Shame On The García Márquez Heirs — Cashing In On The "Scraps" Of A Legend

A decision to publish a sketchy manuscript as a posthumous novel by the late Gabriel García Márquez would have horrified Colombia's Nobel laureate, given his painstaking devotion to the precision of the written word.

Photo of a window with a sticker of the face of Gabriel Garcia Marquez with butterfly notes at Guadalajara's International Book Fair.

Poster of Gabriel Garcia Marquez at Guadalajara's International Book Fair.

Juan David Torres Duarte

-Essay-

BOGOTÁ — When a writer dies, there are several ways of administering the literary estate, depending on the ambitions of the heirs. One is to exercise a millimetric check on any use or edition of the author's works, in the manner of James Joyce's nephew, Stephen, who inherited his literary rights. He refused to let even academic papers quote from Joyce's landmark novel, Ulysses.

Or, you continue to publish the works, making small additions to their corpus, as with Italo Calvino, Samuel Beckett and Clarice Lispector, or none at all, which will probably happen with Milan Kundera and Cormac McCarthy.

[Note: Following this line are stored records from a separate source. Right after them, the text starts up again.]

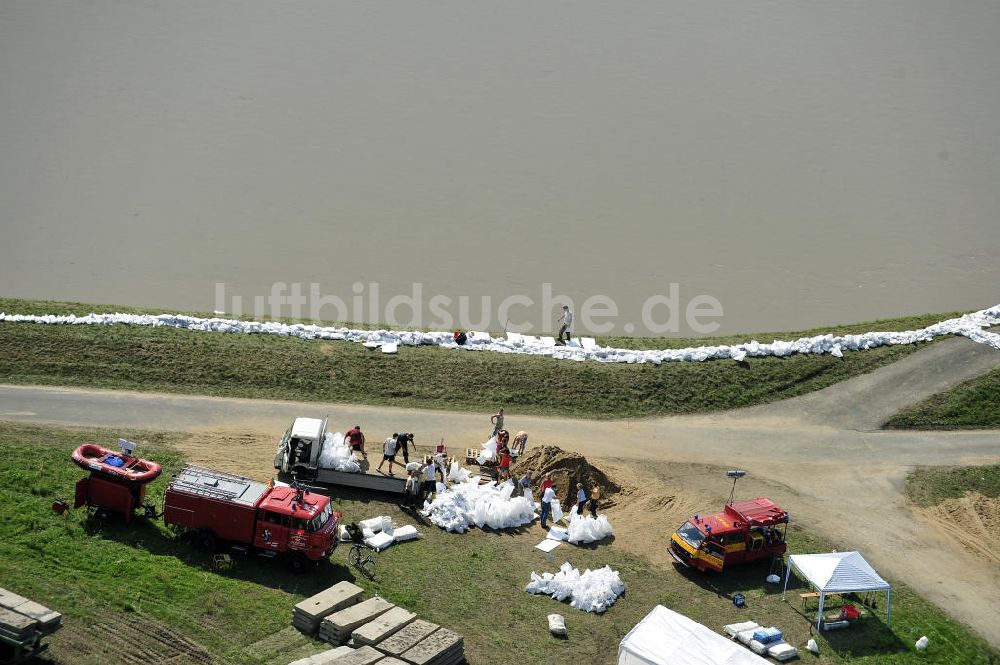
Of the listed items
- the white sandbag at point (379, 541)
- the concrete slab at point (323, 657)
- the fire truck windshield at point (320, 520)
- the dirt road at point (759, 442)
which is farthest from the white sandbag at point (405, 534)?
the concrete slab at point (323, 657)

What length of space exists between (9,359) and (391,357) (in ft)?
34.4

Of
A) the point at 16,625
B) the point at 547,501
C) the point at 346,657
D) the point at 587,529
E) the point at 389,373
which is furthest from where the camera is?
the point at 389,373

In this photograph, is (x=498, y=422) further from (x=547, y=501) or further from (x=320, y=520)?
(x=320, y=520)

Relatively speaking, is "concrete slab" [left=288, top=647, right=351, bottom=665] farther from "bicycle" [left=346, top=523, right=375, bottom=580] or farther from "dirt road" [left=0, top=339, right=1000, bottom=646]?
"dirt road" [left=0, top=339, right=1000, bottom=646]

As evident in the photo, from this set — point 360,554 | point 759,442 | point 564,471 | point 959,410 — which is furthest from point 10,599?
point 959,410

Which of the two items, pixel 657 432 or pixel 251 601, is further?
pixel 657 432

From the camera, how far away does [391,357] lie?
28625mm

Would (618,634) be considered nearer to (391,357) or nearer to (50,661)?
(50,661)

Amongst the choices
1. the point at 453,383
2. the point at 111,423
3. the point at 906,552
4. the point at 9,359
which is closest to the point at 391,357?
the point at 453,383

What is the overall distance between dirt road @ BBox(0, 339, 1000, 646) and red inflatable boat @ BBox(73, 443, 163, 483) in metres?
3.76

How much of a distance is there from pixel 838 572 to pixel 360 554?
30.8ft

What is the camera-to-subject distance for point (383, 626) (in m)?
16.5

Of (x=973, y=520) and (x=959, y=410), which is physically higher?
(x=959, y=410)

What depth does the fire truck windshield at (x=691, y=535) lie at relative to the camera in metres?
20.2
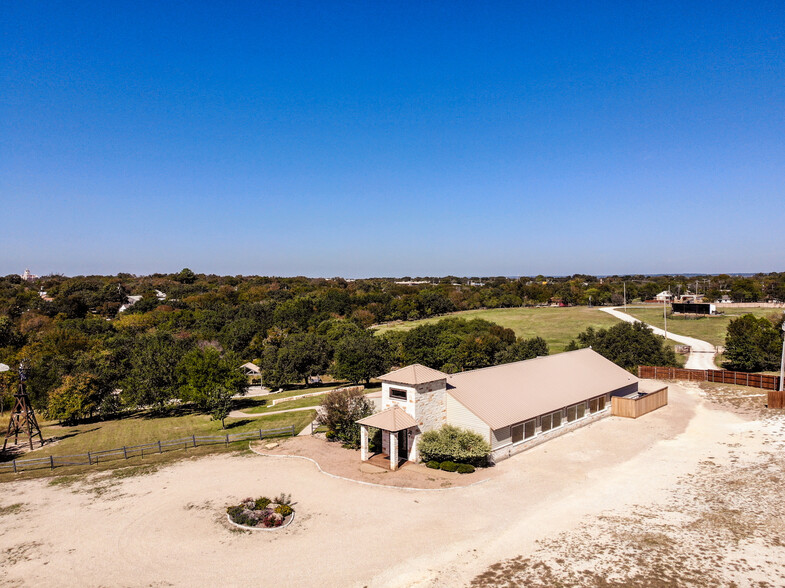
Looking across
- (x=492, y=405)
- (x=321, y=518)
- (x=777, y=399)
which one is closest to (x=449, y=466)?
(x=492, y=405)

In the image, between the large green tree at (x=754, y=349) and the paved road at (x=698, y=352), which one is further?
the paved road at (x=698, y=352)

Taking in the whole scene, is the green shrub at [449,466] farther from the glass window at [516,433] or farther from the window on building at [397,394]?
the glass window at [516,433]

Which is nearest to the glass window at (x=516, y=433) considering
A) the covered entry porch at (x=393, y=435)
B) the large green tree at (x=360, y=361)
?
the covered entry porch at (x=393, y=435)

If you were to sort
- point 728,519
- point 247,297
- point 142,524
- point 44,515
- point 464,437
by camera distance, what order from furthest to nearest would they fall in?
point 247,297 → point 464,437 → point 44,515 → point 142,524 → point 728,519

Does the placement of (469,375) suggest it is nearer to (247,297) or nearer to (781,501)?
(781,501)

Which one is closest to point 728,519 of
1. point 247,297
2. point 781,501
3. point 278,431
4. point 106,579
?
point 781,501

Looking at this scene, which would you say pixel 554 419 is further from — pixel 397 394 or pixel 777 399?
pixel 777 399
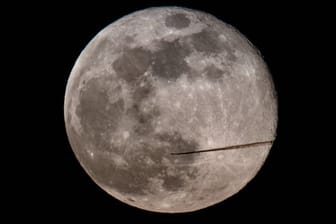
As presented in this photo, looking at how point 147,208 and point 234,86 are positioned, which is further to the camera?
point 147,208

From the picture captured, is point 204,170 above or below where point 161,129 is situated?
below

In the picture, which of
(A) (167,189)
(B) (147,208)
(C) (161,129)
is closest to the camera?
(C) (161,129)

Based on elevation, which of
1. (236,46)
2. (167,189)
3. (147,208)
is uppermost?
(236,46)

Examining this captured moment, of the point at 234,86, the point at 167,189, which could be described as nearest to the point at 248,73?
the point at 234,86

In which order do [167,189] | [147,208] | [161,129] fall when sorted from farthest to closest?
[147,208] → [167,189] → [161,129]

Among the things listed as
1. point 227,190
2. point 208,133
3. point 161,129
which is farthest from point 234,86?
point 227,190

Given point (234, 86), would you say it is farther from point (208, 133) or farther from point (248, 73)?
point (208, 133)
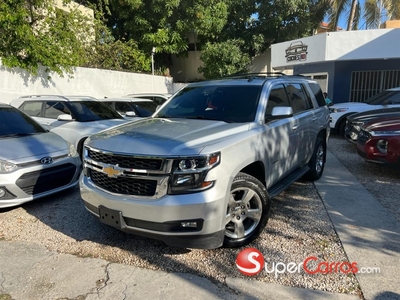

Another way is to seek out every scrap of paper the author left and every little word that was jotted down — on a piece of cloth, say — and drip-feed them to publishers every two to three years with great pomp and publicity, to revive the writer's renown.

This has happened with the Argentine Julio Cortázar (who seems to have sold more books dead than alive), the French author Albert Camus (now with 200 volumes of personal and unfinished works) and with the Chilean author Roberto Bolaño. The latter's posthumous oeuvre is so abundant I am starting to wonder if his heirs haven't hired a ghost writer — typing and smoking away in some bedsit in Barcelona — to churn out "newly discovered" works.

Which group, I wonder, will our late, great novelist Gabriel García Márquez fit into?